Sulla genesi di NGEU e del Recovery and Resilience Facility si rimanda a: BONETTI A. (2021), Next Generation EU e i Piani Nazionali di Ripresa e Resilienza, Centro Studi FUNDS FOR REFORMS LAB, Policy Brief 1/2021, 2.02.2021; SERVIZIO STUDI DEL SENATO (2021), Il Dispositivo per la Ripresa e Resilienza, 11.02.2021; SAPALA M., THOMASSEN L. (2021); Recovery Plan for Europe: State of Play; European Parliamentary Research Service, PE690.656; 7.06.2021.
[2] La formulazione dei Piani Nazionali di Ripresa e Resilienza (PNRR) è condizionata al rispetto di molteplici vincoli riconducibili al Reg. (UE) 2021/241 e non solo, come sintetizza la Figura 3.

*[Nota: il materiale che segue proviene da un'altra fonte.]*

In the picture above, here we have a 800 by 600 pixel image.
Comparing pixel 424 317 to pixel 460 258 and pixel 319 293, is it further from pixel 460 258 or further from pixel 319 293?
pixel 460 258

I PNRR, come richiesto dal Reg. (UE) 2021/241 e dalle Guidelines della Commissione sulla loro formulazione, fondamentalmente vertono su due grandi azioni di policy:
• le riforme;
• gli investimenti.
Il piano di investimenti del PNRR italiano inviato alla Commissione il 30 Aprile scorso, coerentemente con l’art. 3 del Reg. (UE) 2021/241 che delinea i 6 “pilastri” (aree di intervento di competenza europea) su cui concentrare le risorse, è articolato in 6 Missioni, a loro volta articolate in 16 “componenti” totali.
Il piano di investimenti, inoltre, individua tre obiettivi orizzontali di coesione – inter-generazionale (giovani), di genere (donne) e territoriale (Sud) – e prevede una riserva di contributi finanziari di almeno il 40% per gli investimenti nel Mezzogiorno.

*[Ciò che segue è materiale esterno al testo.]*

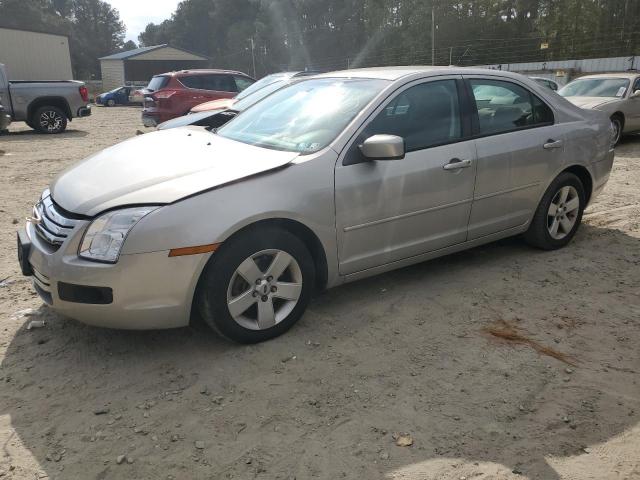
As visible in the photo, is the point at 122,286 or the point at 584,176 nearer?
the point at 122,286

[3] Fra i Fondi della politica di coesione della programmazione 2021-2027 si annoverano il FESR, il Fondo di Coesione – non interessa l’Italia – ed il FSE, ribattezzato FSE Plus, ma anche il FEAMPA (Fondo Europeo per le Attività Marittime, la Pesca e l’Acquacoltura) e il Just Transition Fund (uno strumento di finanziamento ad hoc varato nell’ambito del Piano di investimenti per il “Green Deal europeo”).
A latere va considerata l’Iniziativa REACT-EU – anch’essa varata nell’ambito di Next Generation EU – che costituisce un autentico ponte fra la programmazione 2014-2020 e quella 2021-2027 dei Fondi “della coesione”.
Il Fondo Europeo Agricolo per lo Sviluppo Rurale (FEASR), che finanzia gli interventi strutturali di sviluppo rurale, invece, è stato del tutto disaccoppiato dalla “politica di coesione” e ricondotto integralmente nella Politica Agricola Comune (PAC).
[4] La Figura che segue richiama la definizione delle “categorie di regioni”, come ripresa dall’art. 108 della versione del Regolamento sulle Disposizioni Comuni (RDC) per la programmazione 2021-2027 (che disciplina i Fondi “della coesione” e altri Fondi “a gestione concorrente”) approvata dal Consiglio il 19 Maggio scorso e la distribuzione all’interno di queste “categorie” delle Regioni e delle due Province Autonome italiane.

[5] Si veda il punto 3 della Risoluzione a pagina 3: “the funds must be fairly distributed across sectors, societies and future generations to ensure the highest possible impact on economic and social upward, and territorial convergence, prosperity for all and economic stability”.